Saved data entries
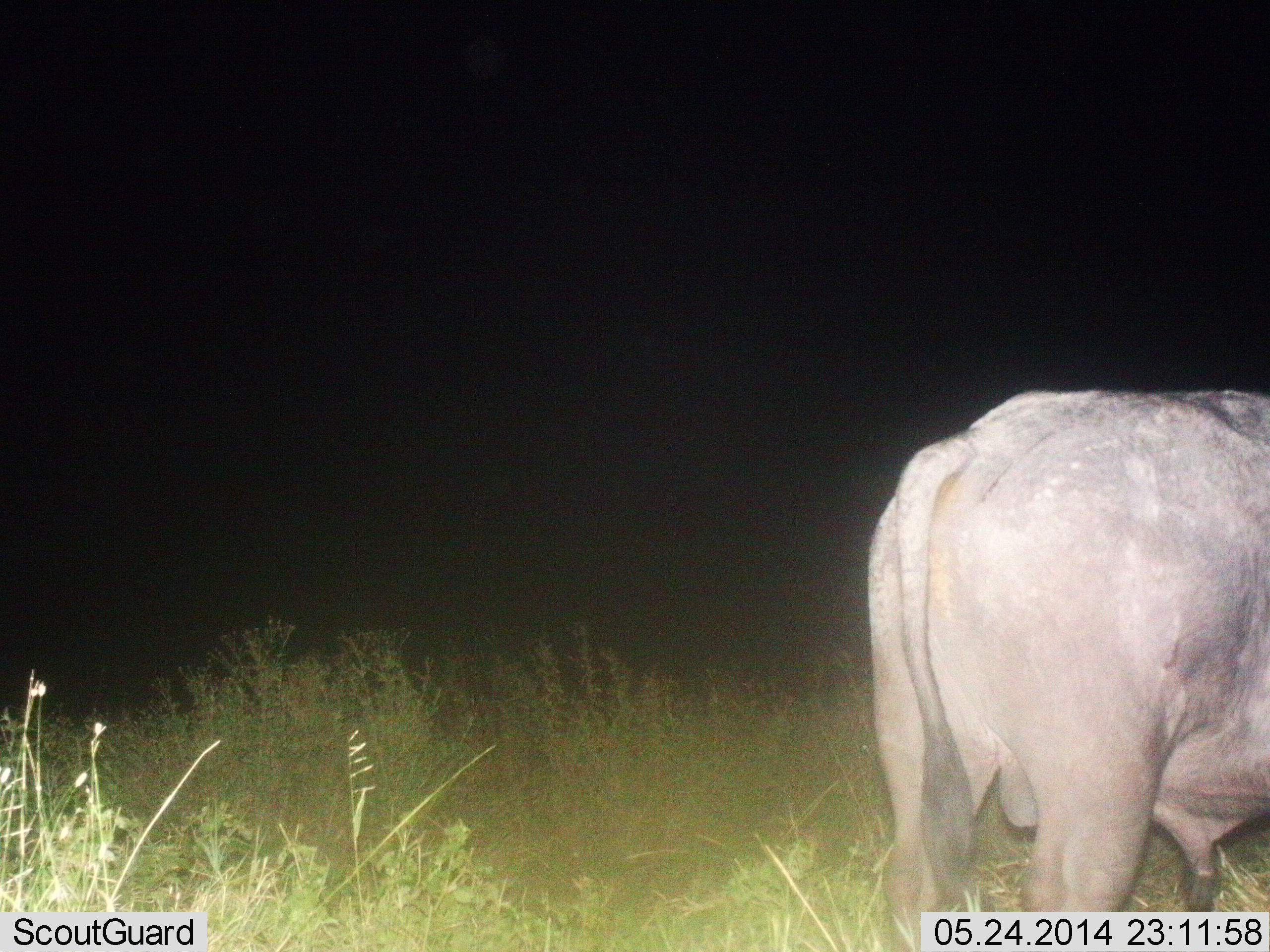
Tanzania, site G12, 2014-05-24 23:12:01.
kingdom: Animalia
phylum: Chordata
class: Mammalia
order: Artiodactyla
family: Bovidae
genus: Syncerus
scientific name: Syncerus caffer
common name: cape buffalo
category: buffalo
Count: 1.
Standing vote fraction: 100%.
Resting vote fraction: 0%.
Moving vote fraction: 0%.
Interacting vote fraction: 0%.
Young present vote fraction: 0%.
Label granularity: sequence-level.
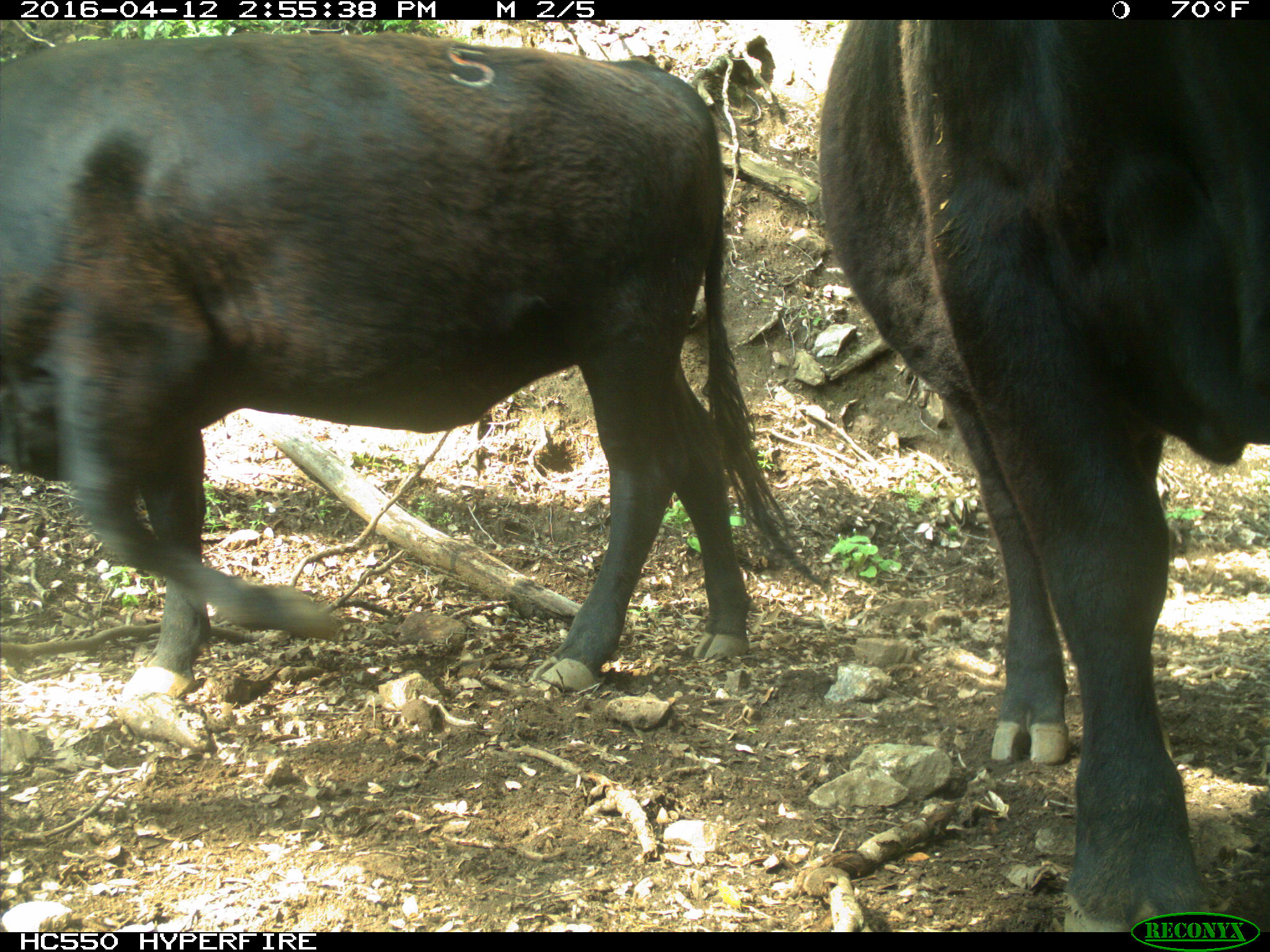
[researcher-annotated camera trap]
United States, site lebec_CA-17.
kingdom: Animalia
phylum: Chordata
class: Mammalia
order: Artiodactyla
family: Bovidae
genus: Bos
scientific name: Bos taurus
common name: domestic cow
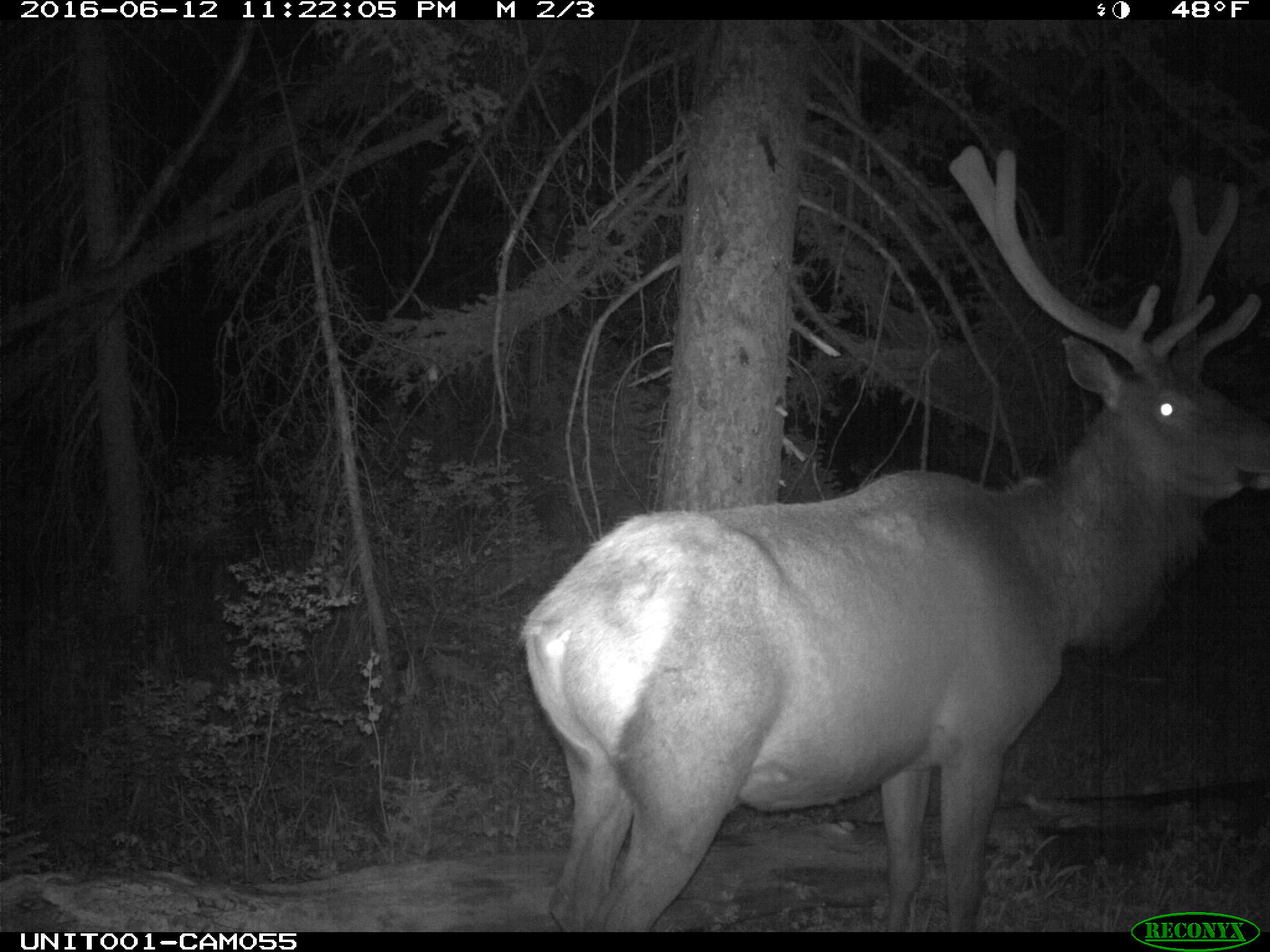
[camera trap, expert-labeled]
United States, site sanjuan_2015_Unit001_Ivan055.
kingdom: Animalia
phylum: Chordata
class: Mammalia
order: Artiodactyla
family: Cervidae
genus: Cervus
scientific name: Cervus elaphus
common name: red deer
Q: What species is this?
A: Cervus elaphus (red deer).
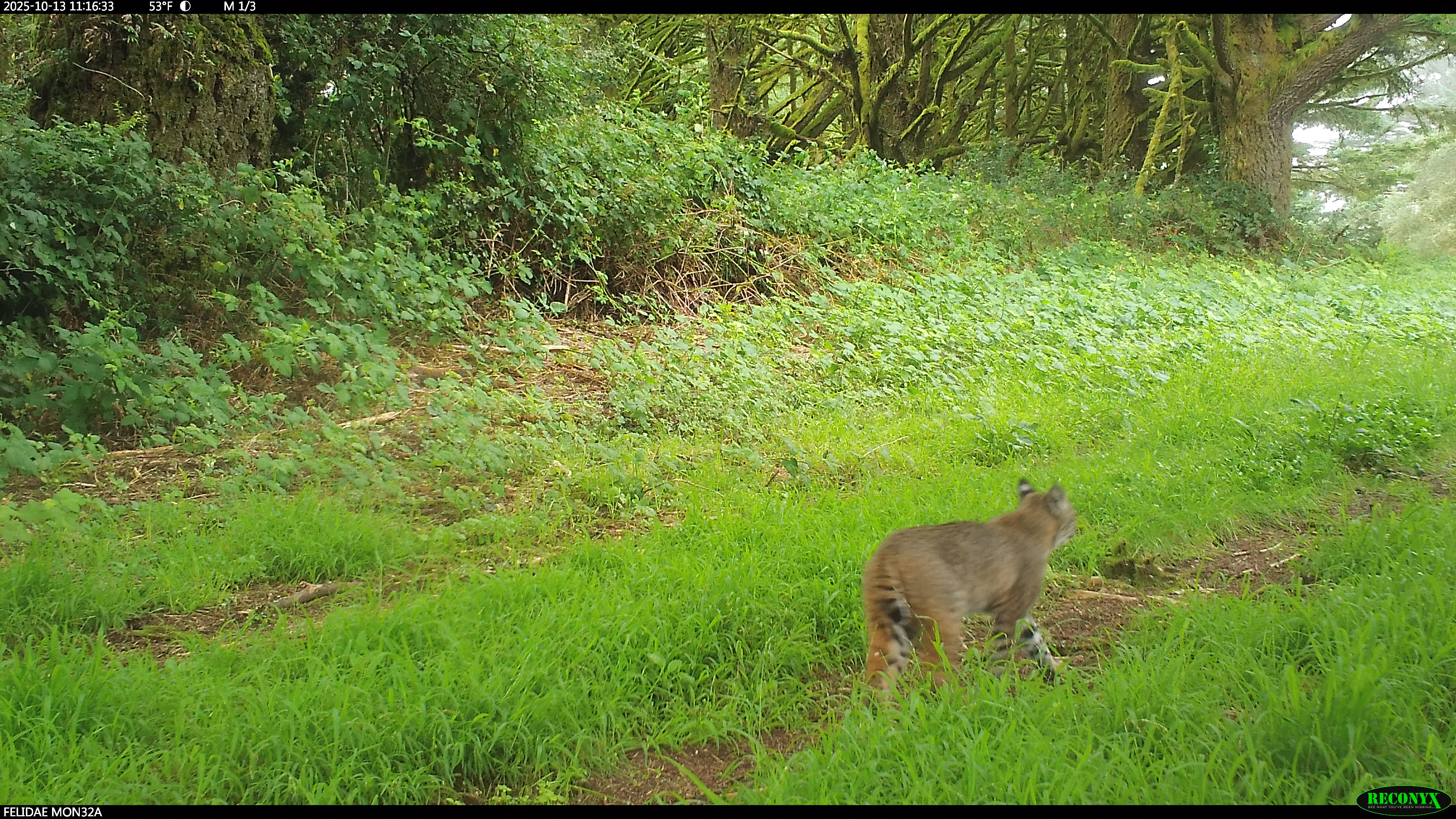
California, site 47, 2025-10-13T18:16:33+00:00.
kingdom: Animalia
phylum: Chordata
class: Mammalia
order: Carnivora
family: Felidae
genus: Lynx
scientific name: Lynx rufus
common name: bobcat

• **Problem to work on**:
Return every entry above exactly as written, minus the pictures.

• **Response for this exercise**:
Tanzania, site G12, 2014-05-24 23:12:01.
kingdom: Animalia
phylum: Chordata
class: Mammalia
order: Artiodactyla
family: Bovidae
genus: Syncerus
scientific name: Syncerus caffer
common name: cape buffalo
category: buffalo
Count: 1.
Standing vote fraction: 100%.
Resting vote fraction: 0%.
Moving vote fraction: 0%.
Interacting vote fraction: 0%.
Young present vote fraction: 0%.
Label granularity: sequence-level.
[researcher-annotated camera trap]
United States, site lebec_CA-17.
kingdom: Animalia
phylum: Chordata
class: Mammalia
order: Artiodactyla
family: Bovidae
genus: Bos
scientific name: Bos taurus
common name: domestic cow
[camera trap, expert-labeled]
United States, site sanjuan_2015_Unit001_Ivan055.
kingdom: Animalia
phylum: Chordata
class: Mammalia
order: Artiodactyla
family: Cervidae
genus: Cervus
scientific name: Cervus elaphus
common name: red deer
Q: What species is this?
A: Cervus elaphus (red deer).
California, site 47, 2025-10-13T18:16:33+00:00.
kingdom: Animalia
phylum: Chordata
class: Mammalia
order: Carnivora
family: Felidae
genus: Lynx
scientific name: Lynx rufus
common name: bobcat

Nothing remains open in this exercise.